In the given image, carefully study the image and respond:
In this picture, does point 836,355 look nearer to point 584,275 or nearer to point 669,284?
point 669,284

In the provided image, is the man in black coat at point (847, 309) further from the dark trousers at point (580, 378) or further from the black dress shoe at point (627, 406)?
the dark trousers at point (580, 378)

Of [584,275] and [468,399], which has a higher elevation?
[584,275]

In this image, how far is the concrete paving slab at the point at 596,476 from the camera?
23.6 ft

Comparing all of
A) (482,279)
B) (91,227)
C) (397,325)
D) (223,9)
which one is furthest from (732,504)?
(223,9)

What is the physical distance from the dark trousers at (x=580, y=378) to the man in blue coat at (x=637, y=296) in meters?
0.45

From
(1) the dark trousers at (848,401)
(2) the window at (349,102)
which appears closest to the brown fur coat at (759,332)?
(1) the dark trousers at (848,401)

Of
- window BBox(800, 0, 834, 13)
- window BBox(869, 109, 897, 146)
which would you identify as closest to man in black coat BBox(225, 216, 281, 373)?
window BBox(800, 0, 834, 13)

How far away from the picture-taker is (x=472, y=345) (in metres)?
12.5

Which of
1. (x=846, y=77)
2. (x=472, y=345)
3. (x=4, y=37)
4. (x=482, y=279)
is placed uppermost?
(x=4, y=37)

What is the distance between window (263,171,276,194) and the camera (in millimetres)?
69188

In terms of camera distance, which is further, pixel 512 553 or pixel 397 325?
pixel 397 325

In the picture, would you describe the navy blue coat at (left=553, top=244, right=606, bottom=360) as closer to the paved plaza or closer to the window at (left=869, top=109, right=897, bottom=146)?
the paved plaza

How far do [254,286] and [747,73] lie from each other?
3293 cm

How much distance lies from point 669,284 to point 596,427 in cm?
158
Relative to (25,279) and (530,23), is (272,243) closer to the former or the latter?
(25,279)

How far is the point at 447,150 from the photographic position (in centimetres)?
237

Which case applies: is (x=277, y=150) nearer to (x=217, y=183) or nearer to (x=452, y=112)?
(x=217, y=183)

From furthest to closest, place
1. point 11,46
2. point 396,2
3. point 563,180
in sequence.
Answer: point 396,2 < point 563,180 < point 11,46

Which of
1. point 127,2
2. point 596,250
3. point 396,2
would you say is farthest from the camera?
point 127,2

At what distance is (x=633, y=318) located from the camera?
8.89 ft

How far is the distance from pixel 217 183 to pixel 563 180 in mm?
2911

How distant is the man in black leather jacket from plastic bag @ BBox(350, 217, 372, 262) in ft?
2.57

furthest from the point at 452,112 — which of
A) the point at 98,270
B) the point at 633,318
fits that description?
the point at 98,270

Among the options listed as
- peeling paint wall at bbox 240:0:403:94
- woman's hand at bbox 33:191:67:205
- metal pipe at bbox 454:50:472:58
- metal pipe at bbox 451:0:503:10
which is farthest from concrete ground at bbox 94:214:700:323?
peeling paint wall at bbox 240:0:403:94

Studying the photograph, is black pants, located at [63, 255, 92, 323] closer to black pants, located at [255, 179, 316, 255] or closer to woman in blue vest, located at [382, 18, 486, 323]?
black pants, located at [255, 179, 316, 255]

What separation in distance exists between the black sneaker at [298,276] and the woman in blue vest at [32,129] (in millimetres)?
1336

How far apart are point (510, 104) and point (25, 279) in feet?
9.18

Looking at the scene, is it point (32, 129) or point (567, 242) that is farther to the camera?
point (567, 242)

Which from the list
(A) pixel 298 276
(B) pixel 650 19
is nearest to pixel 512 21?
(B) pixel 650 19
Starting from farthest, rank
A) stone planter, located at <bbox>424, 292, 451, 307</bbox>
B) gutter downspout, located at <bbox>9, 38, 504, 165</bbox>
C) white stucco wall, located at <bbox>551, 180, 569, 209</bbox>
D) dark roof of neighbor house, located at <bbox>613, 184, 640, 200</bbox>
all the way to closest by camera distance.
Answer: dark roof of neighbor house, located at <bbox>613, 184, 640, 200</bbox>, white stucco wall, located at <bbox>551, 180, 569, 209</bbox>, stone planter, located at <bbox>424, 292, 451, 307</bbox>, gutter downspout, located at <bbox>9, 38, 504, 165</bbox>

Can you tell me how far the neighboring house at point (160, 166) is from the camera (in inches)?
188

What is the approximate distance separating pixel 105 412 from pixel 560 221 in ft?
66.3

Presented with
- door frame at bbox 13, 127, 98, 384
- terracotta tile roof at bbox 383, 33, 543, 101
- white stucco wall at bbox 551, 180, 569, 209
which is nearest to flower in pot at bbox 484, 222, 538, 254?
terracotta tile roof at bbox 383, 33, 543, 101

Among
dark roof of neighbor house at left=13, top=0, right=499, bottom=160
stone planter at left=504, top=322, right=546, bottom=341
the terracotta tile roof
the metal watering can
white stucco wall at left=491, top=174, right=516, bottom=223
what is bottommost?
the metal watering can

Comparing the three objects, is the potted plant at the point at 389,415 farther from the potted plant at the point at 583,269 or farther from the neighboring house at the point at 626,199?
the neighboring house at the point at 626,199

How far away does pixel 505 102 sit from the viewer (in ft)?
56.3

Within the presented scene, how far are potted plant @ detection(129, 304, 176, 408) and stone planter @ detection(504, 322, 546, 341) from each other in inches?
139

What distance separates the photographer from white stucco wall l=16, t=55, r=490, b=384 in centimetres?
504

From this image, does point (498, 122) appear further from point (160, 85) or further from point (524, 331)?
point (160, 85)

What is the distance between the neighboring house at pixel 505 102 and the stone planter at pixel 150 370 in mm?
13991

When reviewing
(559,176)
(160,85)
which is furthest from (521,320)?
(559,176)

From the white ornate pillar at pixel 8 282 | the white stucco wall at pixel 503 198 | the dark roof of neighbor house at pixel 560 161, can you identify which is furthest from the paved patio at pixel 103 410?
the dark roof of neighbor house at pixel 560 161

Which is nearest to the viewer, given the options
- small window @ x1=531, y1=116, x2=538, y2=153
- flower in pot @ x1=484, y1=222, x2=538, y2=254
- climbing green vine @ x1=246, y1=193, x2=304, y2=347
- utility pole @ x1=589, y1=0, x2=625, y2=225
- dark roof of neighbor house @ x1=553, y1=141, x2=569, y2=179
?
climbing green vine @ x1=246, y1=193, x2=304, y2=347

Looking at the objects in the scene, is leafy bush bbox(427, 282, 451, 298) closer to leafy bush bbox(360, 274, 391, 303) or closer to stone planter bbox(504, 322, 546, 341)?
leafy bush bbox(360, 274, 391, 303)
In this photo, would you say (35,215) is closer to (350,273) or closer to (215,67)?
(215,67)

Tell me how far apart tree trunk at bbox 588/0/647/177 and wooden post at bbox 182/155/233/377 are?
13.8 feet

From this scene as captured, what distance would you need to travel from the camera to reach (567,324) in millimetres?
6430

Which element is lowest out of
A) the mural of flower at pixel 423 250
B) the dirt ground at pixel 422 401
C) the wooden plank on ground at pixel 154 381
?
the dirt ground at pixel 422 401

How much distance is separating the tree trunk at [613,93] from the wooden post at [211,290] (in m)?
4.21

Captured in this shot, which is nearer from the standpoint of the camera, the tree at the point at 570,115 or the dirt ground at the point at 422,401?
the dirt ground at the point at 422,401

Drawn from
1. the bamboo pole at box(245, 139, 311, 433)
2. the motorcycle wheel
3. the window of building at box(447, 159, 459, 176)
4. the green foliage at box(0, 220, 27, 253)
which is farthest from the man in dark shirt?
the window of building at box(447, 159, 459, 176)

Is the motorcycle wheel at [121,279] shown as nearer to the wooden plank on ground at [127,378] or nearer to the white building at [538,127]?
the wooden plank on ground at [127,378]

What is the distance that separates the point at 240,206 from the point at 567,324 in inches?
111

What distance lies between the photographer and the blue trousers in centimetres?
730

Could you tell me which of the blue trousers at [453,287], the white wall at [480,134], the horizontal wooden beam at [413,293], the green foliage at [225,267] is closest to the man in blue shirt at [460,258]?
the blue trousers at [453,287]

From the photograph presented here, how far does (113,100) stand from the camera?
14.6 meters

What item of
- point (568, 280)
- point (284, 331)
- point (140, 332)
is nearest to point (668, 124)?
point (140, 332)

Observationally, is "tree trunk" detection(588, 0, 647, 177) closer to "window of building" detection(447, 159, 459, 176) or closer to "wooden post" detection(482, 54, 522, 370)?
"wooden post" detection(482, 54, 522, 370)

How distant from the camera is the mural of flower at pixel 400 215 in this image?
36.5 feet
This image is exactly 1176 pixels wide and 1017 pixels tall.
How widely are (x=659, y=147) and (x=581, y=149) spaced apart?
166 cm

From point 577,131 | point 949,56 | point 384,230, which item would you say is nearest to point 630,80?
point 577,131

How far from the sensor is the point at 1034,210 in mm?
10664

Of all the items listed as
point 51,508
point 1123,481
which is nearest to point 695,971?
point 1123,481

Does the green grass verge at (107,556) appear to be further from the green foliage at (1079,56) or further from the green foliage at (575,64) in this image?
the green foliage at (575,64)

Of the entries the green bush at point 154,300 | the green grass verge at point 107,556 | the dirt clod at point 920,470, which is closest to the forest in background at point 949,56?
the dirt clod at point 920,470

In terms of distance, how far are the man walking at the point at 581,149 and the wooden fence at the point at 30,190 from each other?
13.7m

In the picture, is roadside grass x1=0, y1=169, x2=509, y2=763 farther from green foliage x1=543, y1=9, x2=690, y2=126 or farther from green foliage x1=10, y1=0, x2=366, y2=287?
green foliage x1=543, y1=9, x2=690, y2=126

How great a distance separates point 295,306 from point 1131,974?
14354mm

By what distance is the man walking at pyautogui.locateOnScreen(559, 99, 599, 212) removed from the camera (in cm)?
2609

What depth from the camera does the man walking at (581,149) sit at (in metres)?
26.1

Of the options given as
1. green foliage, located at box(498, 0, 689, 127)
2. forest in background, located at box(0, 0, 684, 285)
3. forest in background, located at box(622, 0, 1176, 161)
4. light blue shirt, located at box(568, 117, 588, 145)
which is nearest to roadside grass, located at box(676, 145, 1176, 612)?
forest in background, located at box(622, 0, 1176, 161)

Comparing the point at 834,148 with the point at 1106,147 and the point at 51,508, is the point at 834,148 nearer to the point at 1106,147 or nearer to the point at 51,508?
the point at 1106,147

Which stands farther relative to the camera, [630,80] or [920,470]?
------------------------
→ Exercise details
Rewrite the data from the line with "What is the distance between window" up to and including the line with "Answer: point 396,2", replacing "camera" with "viewer" and leaving everything else unchanged.

→ Result
What is the distance between window (263,171,276,194) and the viewer (in millimetres)?
69188

In terms of viewer distance, which is further, pixel 512 553 or pixel 397 325?
pixel 397 325

In the picture, would you describe the navy blue coat at (left=553, top=244, right=606, bottom=360) as closer to the paved plaza or closer to the window at (left=869, top=109, right=897, bottom=146)?
the paved plaza

How far do [254,286] and [747,73] lie from each other?
3293 cm

How much distance lies from point 669,284 to point 596,427 in cm?
158
Relative to (25,279) and (530,23), is (272,243) closer to the former or the latter?
(25,279)

How far is the point at 447,150 from the photographic position (in centimetres)?
237

Which case applies: is (x=277, y=150) nearer to (x=217, y=183) or nearer to (x=452, y=112)?
(x=217, y=183)

From furthest to closest, place
1. point 11,46
2. point 396,2
3. point 563,180
in sequence.
Answer: point 396,2 < point 563,180 < point 11,46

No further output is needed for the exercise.